I line my camera on a wall, shoving lettuce and burger debris from the stone. There are discarded chips on each of the steps of Hungerford Bridge. Under the Southbank Centre, the graffiti is tame, where the shadows are just from the light.


“Where can love flee to and how can it end?” reads a scrape of graffiti, while traffic rolls and muffled car stereos flash passed. I see him standing in the distance, his back to the spiked railings and his eyes unblinking. Buckets of rain rip strips down my jacket and flood the kerbside. By Queenstown Road there are signs for CCTV, signs to keep out and chained fences marking where is out of bounds. I am my own worst enemy, coming here alone and provoking him when I should have double-locked my door and pressed my head to my pillow.

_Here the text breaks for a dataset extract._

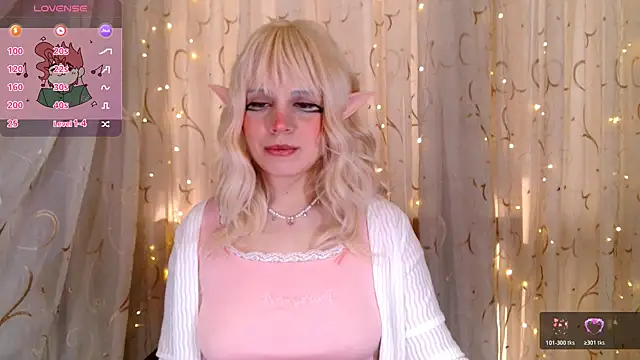 Chat XXX en directo de --Ramona--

Battersea Power Station is lit from beneath, towers white above. Beneath, there are discarded clothes stuffed into Sainsbury’s carrier bags. Did he sleep here? Was he waiting? Three flashing lights, two police sirens, four trains, one bus and a taxi skidding to a standstill.

I race across the bridge and duck into a side street. This is Pimlico, where there are Georgian houses and personalised number plates, and I think he can’t be here, but then there is a shadow by the side of a deserted launderette and then he is close.


For my last trick, I stab a knife into my A-Z to decide the location. It slips neatly in my tripod case. On the journey, I pass the brash welcome sign of a retirement home and a school with balcony corridors, white-washed walls and surrounding fences as high as the bus. These things trigger the fear I carry from my early years and of the later ones.

This month, I have been one of those awake at 5am. I heard the violinist was in hospital, face damaged. I dared myself to visit him. When you imagine the consequences of your actions, it’s often worse than the truth. By his bedside, I counted flower heads in a bouquet of daffodils. He made me promise not to report the incident, and also not to see him again. It seems we both have histories.

Sloane Street is deserted, though the plastic models posing in Harvey Nichols’ spotlit window seem real in a way nothing else is real at this time. At Marble Arch, I hear a twinkle of a bird song and enter the black hole of Hyde Park. It's deserted. Throwing my hood over my head, I run into the inky darkness not knowing what I'll do next.